Klar ist, dass in der Endstufe des Aufbaus der geplanten Außenstelle ein größeres Gebäude benötigt wird. Was den Verkauf eines geeigneten Grundstücks hierfür betrifft, steht die Stadt Rosenheim bereits seit einiger Zeit Gewehr bei Fuß. Im nördlichen Bahnhofsareal hält sie für die Errichtung des Regierungssitzes ein circa 3500 Quadratmeter großes Areal frei, auf dem die Errichtung eines Gebäudes mit fünf bis sieben Vollgeschossen möglich wäre. Innenminister Joachim Herrmann hat das Grundstück vor einiger Zeit sogar persönlich in Augenschein genommen. Ob der Freistaat das Gelände als geeignet für den Regierungssitz einstuft und es von der Stadt Rosenheim kauft, ist laut Ministerium noch nicht entschieden.
Eindeutiges
Signal
Was den Entscheidungsprozess betrifft, will Oberbürgermeister Andreas März auf den Freistaat keinen kurzfristigen Druck ausüben.

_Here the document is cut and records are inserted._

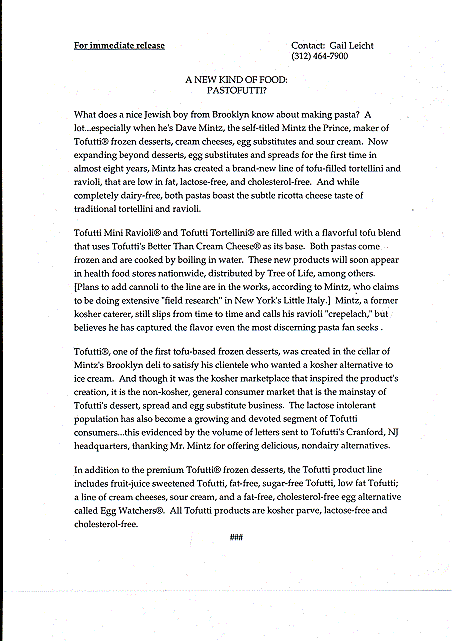 For immediate release

Contact: Gail Leicht
(312) 464-7900

A NEW KIND OF FOOD:
PASTOFUTTI?

What does a nice Jewish boy from Brooklyn know about making pasta? A lot...especially when he's Dave Mintz, the self-titled Mintz the Prince, maker of Tofutti® frozen desserts, cream cheeses, egg substitutes and sour cream. Now expanding beyond desserts, egg substitutes and spreads for the first time in almost eight years, Mintz has created a brand-new line of tofu-filled tortellini and ravioli, that are low in fat, lactose-free, and cholesterol-free. And while completely dairy-free, both pastas boast the subtle ricotta cheese taste of traditional tortellini and ravioli.

Tofutti Mini Ravioli® and Tofutti Tortellini® are filled with a flavorful tofu blend that uses Tofutti's Better Than Cream Cheese® as its base. Both pastas come frozen and are cooked by boiling in water. These new products will soon appear in health food stores nationwide, distributed by Tree of Life, among others. [Plans to add cannoli to the line are in the works, according to Mintz, who claims to be doing extensive "field research" in New York's Little Italy.] Mintz, a former kosher caterer, still slips from time to time and calls his ravioli "crepelach," but believes he has captured the flavor even the most discerning pasta fan seeks .

Tofutti®, one of the first tofu-based frozen desserts, was created in the cellar of Mintz's Brooklyn deli to satisfy his clientele who wanted a kosher alternative to ice cream. And though it was the kosher marketplace that inspired the product's creation, it is the non-kosher, general consumer market that is the mainstay of Tofutti's dessert, spread and egg substitute business. The lactose intolerant population has also become a growing and devoted segment of Tofutti consumers...this evidenced by the volume of letters sent to Tofutti's Cranford, NJ headquarters, thanking Mr. Mintz for offering delicious, nondairy alternatives.

In addition to the premium Tofutti® frozen desserts, the Tofutti product line includes fruit-juice sweetened Tofutti, fat-free, sugar-free Tofutti, low fat Tofutti; a line of cream cheeses, sour cream, and a fat-free, cholesterol-free egg alternative called Egg Watchers®. All Tofutti products are kosher parve, lactose-free and cholesterol-free.

###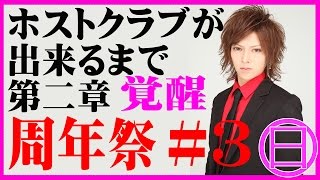 ホストクラブが
出来るまで
第二章 覚醒
周年祭 ＃3 日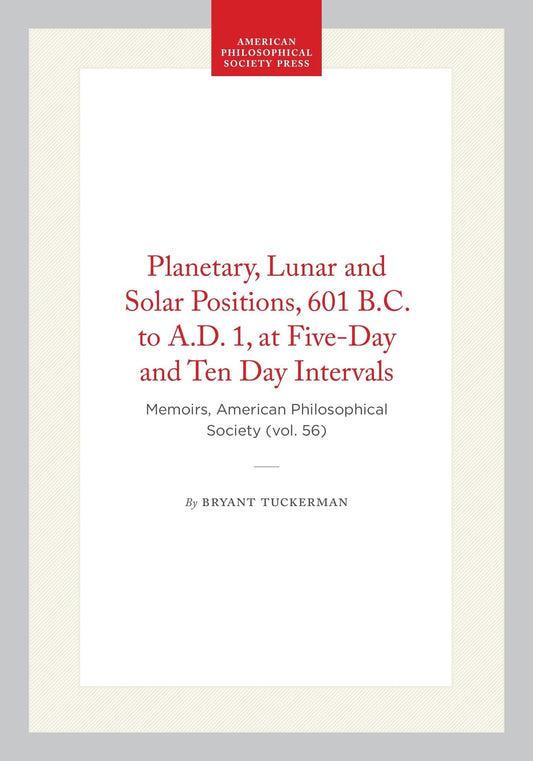 AMERICAN PHILOSOPHICAL SOCIETY PRESS

Planetary, Lunar and Solar Positions, 601 B.C. to A.D. 1, at Five-Day and Ten Day Intervals

Memoirs, American Philosophical Society (vol. 56)

By BRYANT TUCKERMAN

Seiner Einschätzung nach erhält die Stadt im ersten Halbjahr 2023 ein eindeutiges Signal, wie das Land zu einem Standort in unmittelbarer Bahnhofsnähe steht. „Diese Zeit haben wir. Auch ein Jahr hin oder her wäre für uns nicht dramatisch“, so der Rathauschef. Es gebe eine grundsätzliche Frage zu klären, die das Innenministerium beantworten müsse: Will der Freistaat in Rosenheim selbst als Bauherr auftreten, oder soll eine Firma das Gebäude errichten, welches dann an ihn vermietet wird?